Mark Ruffalo shock ai Golden Globe 2026: altro che smoking e paillettes: Protagonista assoluta? La politica. L’attore sul tappeto rosso si è presentato con una spilla dal messaggio apparentemente innocuo, “Be Good”, ma dal significato esplosivo.

Risultato: social in fiamme, talk show impazziti e una nuova polemica che divide pubblico e addetti ai lavori.

Mark Ruffalo shock: la spilla che dice tutto (senza dire niente)

Minimal, bianca e nera, quasi elegante nella sua semplicità. Eppure capace di scatenare un terremoto.

Perchè non è una spilla qualsiasi.

“Be Good” è infatti il simbolo di una protesta contro l’ICE e contro le politiche migratorie statunitensi, tornate al centro del dibattito dopo la morte di Renee Good, uccisa durante un’operazione federale.

Ruffalo non ha fatto nomi sul red carpet, ma il messaggio è arrivato forte e chiarissimo. E, come sempre, Hollywood ha capito al volo.

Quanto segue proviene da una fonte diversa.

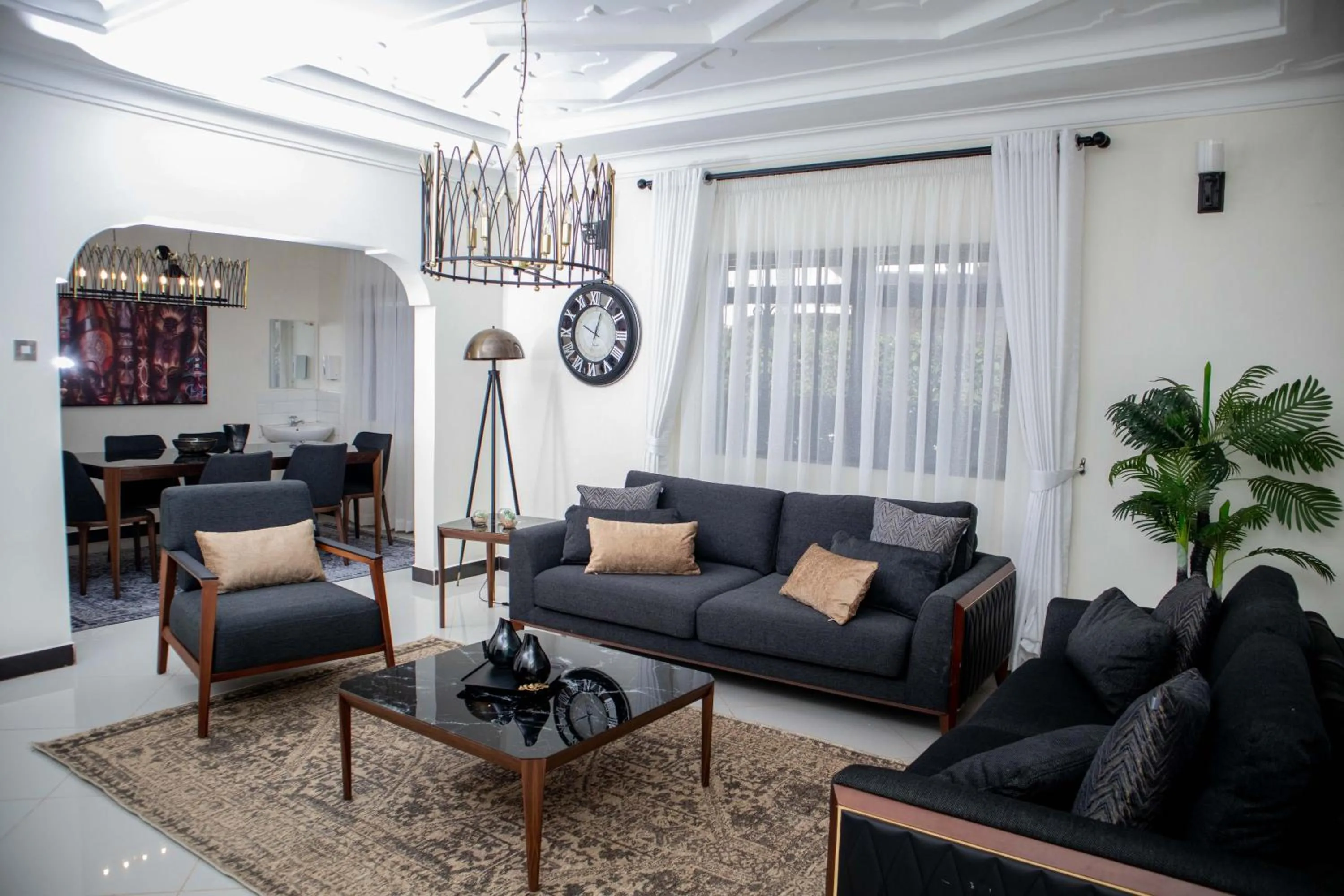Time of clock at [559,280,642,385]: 10:03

Ruffalo contro Trump: scintille sul tappeto rosso

Intervistato tra un flash e l’altro, l’attore non si è tirato indietro.

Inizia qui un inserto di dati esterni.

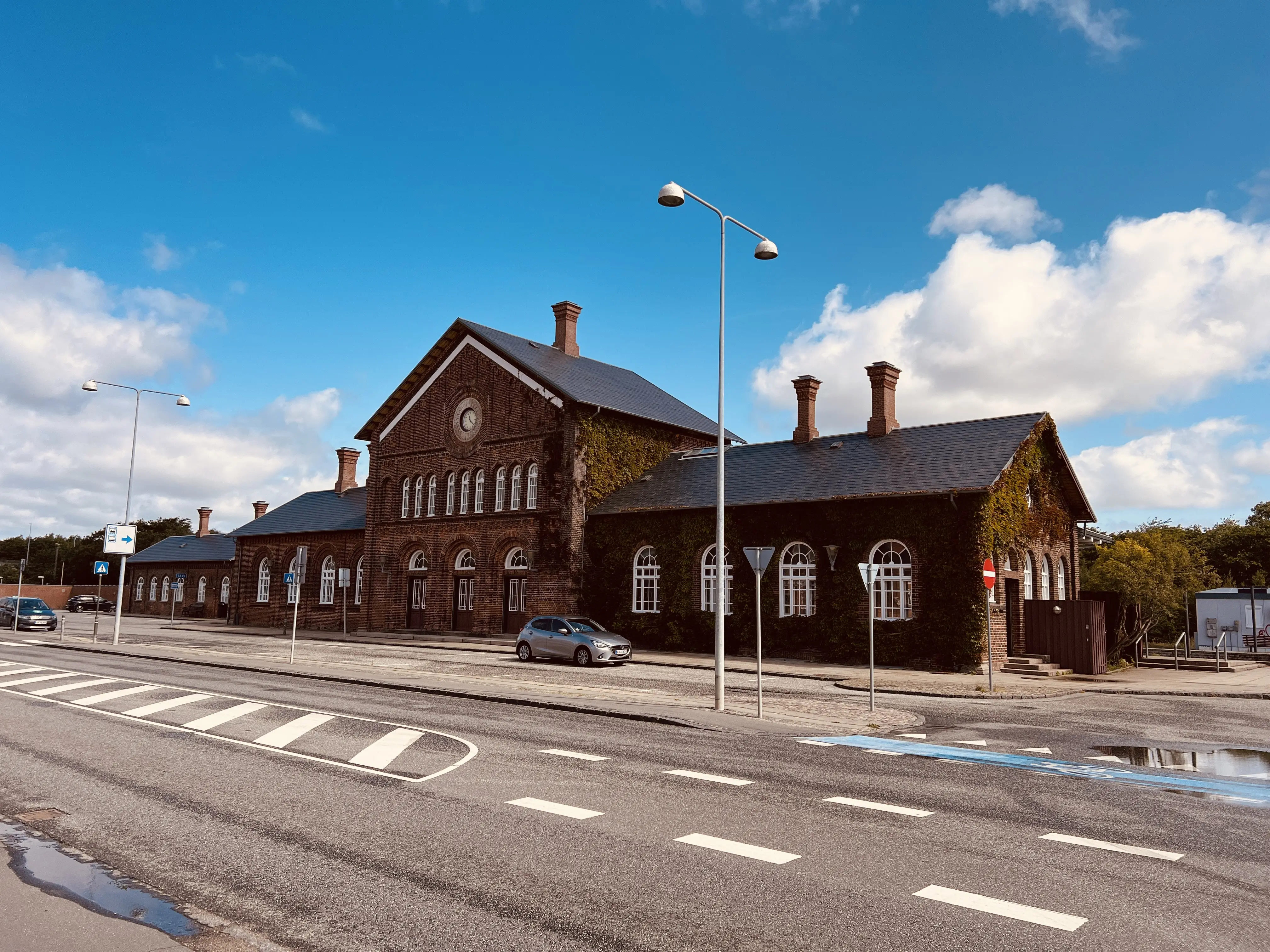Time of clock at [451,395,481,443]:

Ha parlato di paura, violenza istituzionale e responsabilità politica, parole al vetriolo dirette, neanche troppo velatamente, a Donald Trump e la sua linea dura sull’immigrazione.

Parole pesanti, dette col sorriso di chi sa benissimo di star accendendo una miccia. E infatti: boom mediatico immediato.

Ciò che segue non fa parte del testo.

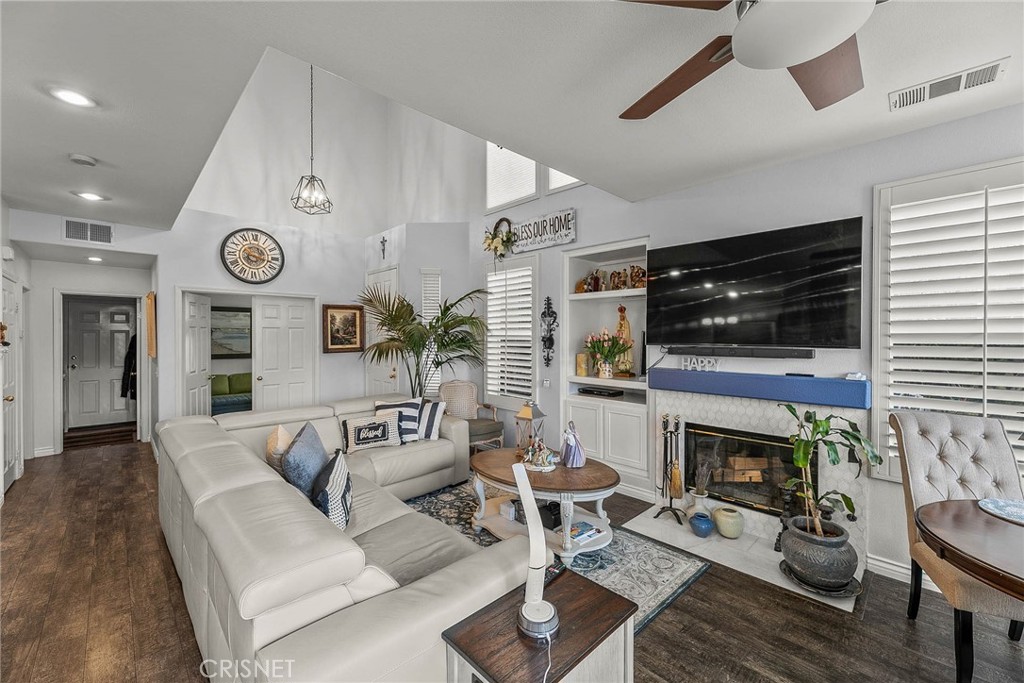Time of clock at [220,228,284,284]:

Hollywood si schiera (ma non tutta)

Ruffalo non era solo. Diverse star hanno sfoggiato la stessa spilla o messaggi affini, trasformando il red carpet in una sorta di manifestazione glamour.

Ma se da un lato c’è chi applaude il coraggio delle celebrità impegnate, dall’altro c’è chi storce il naso: “I premi non sono il posto giusto per la politica”, dicono i critici. Classico dibattito, nuova polemica.

Una cosa è certa: Mark Ruffalo Golden Globe 2026, spilla Be Good, Trump ICE proteste sono il tema caldo di cui tutti stanno parlando.

E lui, ancora una volta, dimostra di saper usare fama e visibilità come megafono. Che piaccia o no, Ruffalo ha vinto la sua personale statuetta: quella dell’attenzione globale.

E adesso la domanda è una sola: ai prossimi Oscar, chi avrà il coraggio di fare di più?